We have begun marketing our online programs to other dioceses. The Certificate in Catholic Theology is offered completely online. This is an entry point for anyone who wants a theological education from whatever remote location they choose.

We also re-established a marketing campaign for the STL (Licentiate in Sacred Theology) program this year. The STL in the New Evangelization is available via a hybrid delivery; 5 weeks in class, the remainder of a semester online. A number of those courses are now cross-listed to offer a Postgraduate Certificate in the New Evangelization online.

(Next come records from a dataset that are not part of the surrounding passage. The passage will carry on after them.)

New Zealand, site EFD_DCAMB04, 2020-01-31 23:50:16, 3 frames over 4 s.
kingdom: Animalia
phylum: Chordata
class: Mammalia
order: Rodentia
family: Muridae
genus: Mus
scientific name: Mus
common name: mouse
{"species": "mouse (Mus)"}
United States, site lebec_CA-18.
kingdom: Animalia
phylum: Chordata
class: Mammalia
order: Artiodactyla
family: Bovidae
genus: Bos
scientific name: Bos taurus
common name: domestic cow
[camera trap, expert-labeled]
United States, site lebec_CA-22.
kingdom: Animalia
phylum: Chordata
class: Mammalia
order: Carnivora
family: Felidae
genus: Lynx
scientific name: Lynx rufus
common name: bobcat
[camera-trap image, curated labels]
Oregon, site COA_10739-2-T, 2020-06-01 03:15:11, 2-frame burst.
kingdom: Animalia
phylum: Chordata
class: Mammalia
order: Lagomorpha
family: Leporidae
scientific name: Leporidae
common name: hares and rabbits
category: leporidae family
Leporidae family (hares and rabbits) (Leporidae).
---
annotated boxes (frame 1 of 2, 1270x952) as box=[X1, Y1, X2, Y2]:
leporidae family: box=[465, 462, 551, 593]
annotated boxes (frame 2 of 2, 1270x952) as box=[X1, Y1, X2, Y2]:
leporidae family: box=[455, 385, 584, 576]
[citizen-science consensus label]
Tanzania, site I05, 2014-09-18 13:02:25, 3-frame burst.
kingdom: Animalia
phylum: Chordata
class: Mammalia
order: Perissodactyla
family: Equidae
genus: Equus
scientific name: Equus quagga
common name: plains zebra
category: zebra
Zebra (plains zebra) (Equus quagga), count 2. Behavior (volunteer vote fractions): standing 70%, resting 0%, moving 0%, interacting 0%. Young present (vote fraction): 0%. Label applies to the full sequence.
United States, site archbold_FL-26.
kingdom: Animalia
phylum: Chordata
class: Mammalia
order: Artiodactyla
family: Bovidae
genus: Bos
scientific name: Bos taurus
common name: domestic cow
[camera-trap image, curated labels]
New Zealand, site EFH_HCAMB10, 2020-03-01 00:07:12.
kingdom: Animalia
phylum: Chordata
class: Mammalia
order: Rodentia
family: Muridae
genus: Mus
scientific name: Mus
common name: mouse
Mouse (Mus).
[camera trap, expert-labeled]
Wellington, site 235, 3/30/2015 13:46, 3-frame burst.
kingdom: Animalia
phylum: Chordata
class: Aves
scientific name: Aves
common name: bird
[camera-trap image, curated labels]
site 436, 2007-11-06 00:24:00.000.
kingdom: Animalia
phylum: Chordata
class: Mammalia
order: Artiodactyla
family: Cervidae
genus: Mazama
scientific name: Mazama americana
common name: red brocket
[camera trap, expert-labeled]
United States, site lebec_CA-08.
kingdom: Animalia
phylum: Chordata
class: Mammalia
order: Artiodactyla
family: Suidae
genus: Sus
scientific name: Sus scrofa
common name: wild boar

We remain a seminary with in-person seminarian formation, yet the grace and power of the Heart of Jesus Christ is without limit and our online programs give the seminary the ability to share our blessing with more people than ever before.

In the later part of the winter semester the sixth edition of the Program of Priestly Formation was promulgated. When the document became available I named two committees to review the formation program, which will cover the Propaedeutic, Discipleship and Configuration Phases of seminary formation while the Vocational Synthesis Phase will be reviewed by the MDiv Committee.

The faculty and staff will be asked for input once the formation team completes their initial study.

Accreditation is upon us. Thank you for all the work you have done in the self-study process for HLC and ATS. The work is on time and going well. I look forward to welcoming our visitors in 2023 and ‘24. 2023 and ‘24.

John Lajiness - Director of Admissions

Dr. Kevin Clarke - Dean of Institute of Lay Ministry

Analise Jenkins - temporary assistant to the Dean of Institute of Lay Ministry (while Natalia Gambin is on maternity leave)

Retirement announcement for Ann Marie Connolly - effective at the end of 2022

We have started the search to find a new Director of Finance

Three Board of Trustee members have come to the end of their terms - Mrs. Denise Bertin-Epp, Mr. Ken Svoboda and Mr. Jeffrey Wagoner

Welcome to our two newly named board members - Mr. John Hale, President of Corporate Travel and Mr. Robert Schwartz, Senior Vice President of Ave Maria Mutual Funds

Our total number of Seminarians for this year is 105 and we are pleased and blessed to welcome men discerning the priesthood from the Archdiocese of Louisville, Kentucky to our community.